Sound Bite to Remember (sports)

“The same things win that always win. The only thing that changes are the excuses when you lose.”

         –Paul “Bear” Bryant

Of Safety Nets and Muck-Ups Wednesday, Feb 8 2012 

Responding to Mitt Romney’s most recent Mittism – that he’s not concerned about “the very poor” because they have a safety net – Newt Gingrich tells an audience that he’s opposed to even a safety net because it’s part of  “the welfare state.”  Elect me president, says the Herodotus of West Georgia College, and I’ll replace the “safety net” with “a trampoline.” Meaning? Presumably an opportunity for “the very poor” to better their lives by gainful employment cleaning the lavatories at Tiffany.

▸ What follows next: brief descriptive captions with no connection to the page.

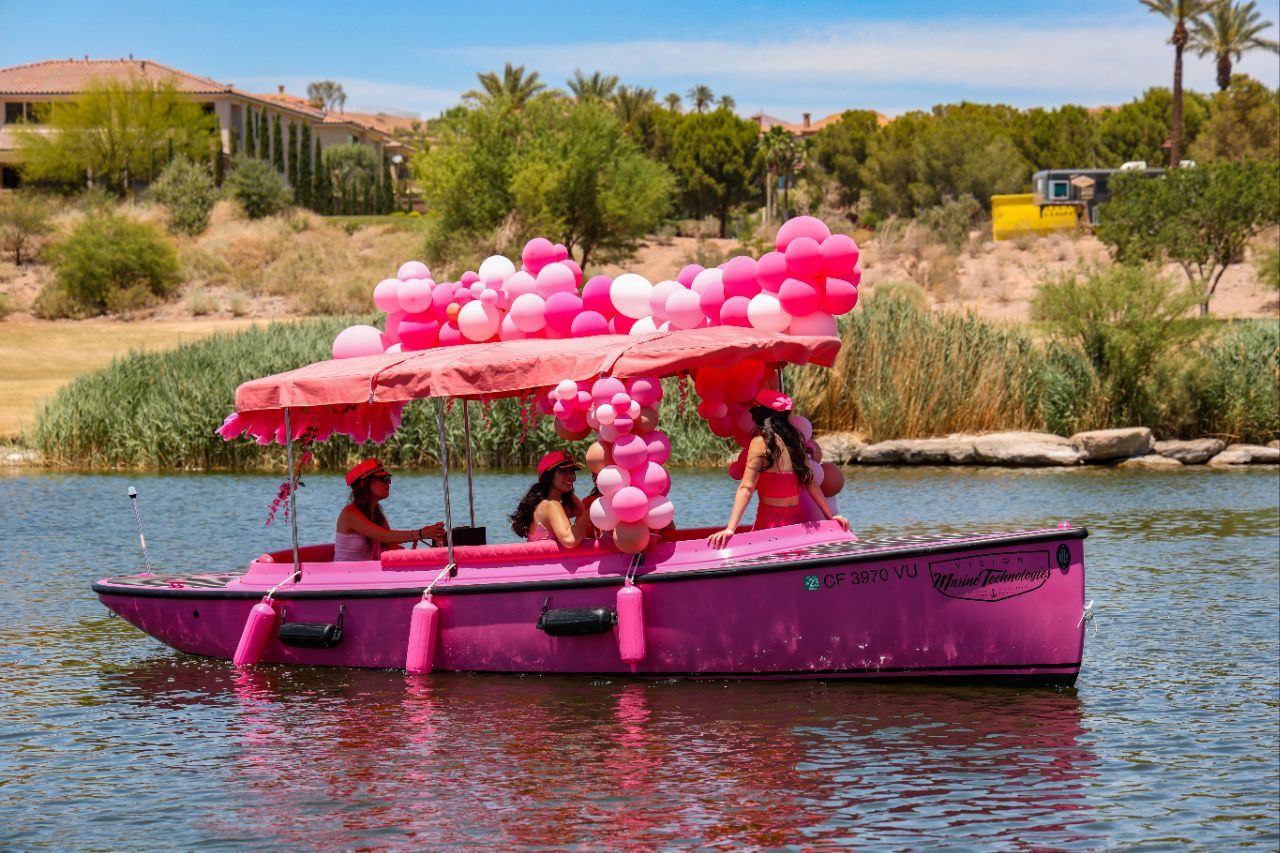 Pink Electric Boat Rental at Lake Las Vegas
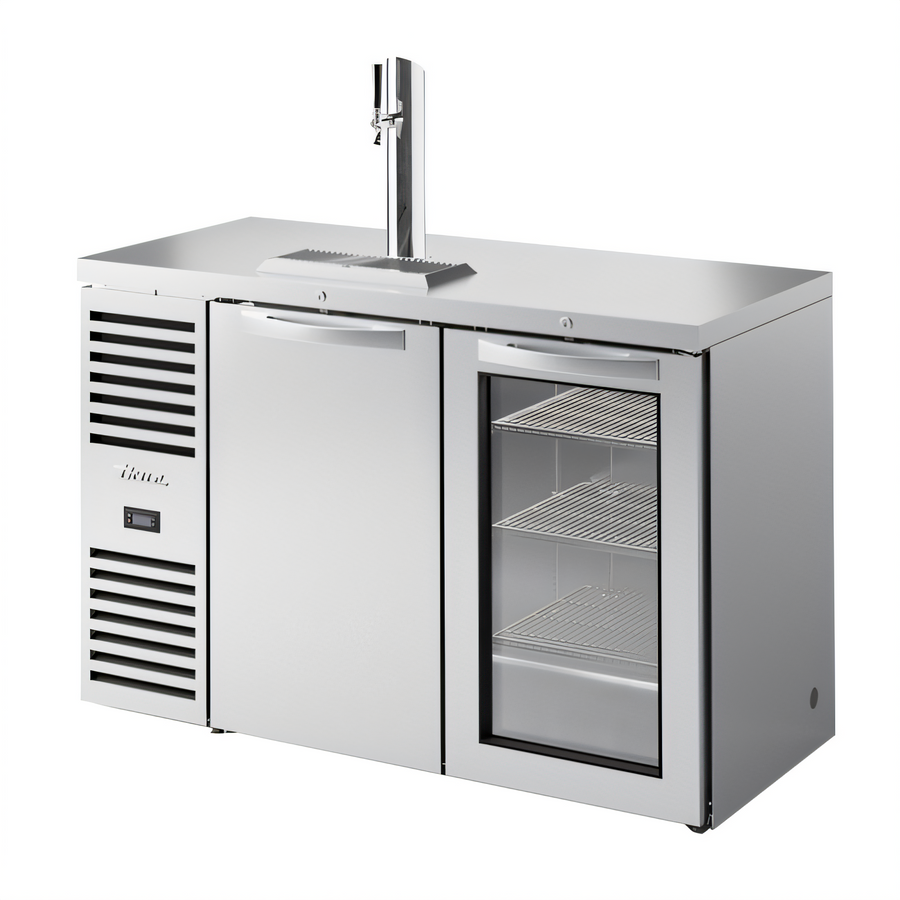Product image #1 for True 52-Inch Two-Section Refrigerated Draft Bar Cooler with Stainless Steel Top, One Solid Door, One Glass Door, and Beer Tower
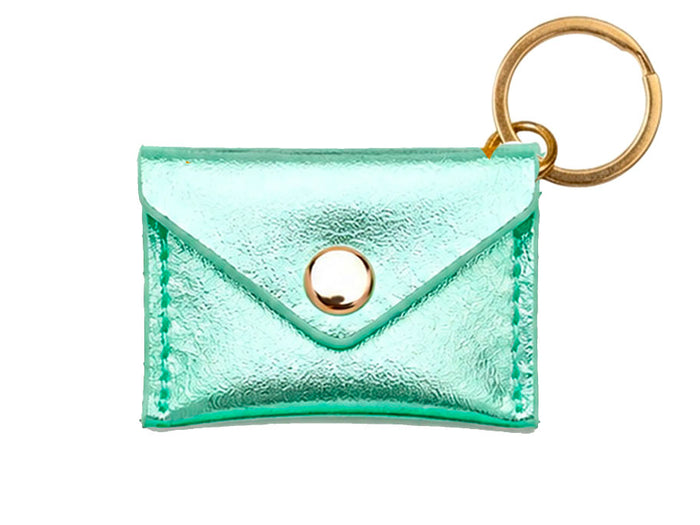 Achat Porte-clés Mini Enveloppe en cuir - Vert d'eau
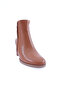 Women's Row Buckle Side Zipper Heeled Boots Brown 5172534 - 2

Not that Republicans in the remaining primary and caucus states don’t have other choices: There is Rick Santorum, the most appealing presidential candidate to come out of Pennsylvania since Milton Shapp, and Ron Paul, who wants to do away with the Federal Reserve, return to the gold standard, and if that doesn’t work, the barter system.

Meanwhile we can take further comfort in having a President who, commenting on an upbeat jobs report, tells a Northern Virginia audience that the economy will continue to improve unless Congressional Republicans choose to – his eloquent choice of words – “muck it up.”

Democracy, said Churchill, is the worst of all forms of government – except for all those other forms.  It’s times like these that make me wonder whether we shouldn’t keep looking.

Sound Bite to Remember

“Never underestimate a man who overestimates himself.”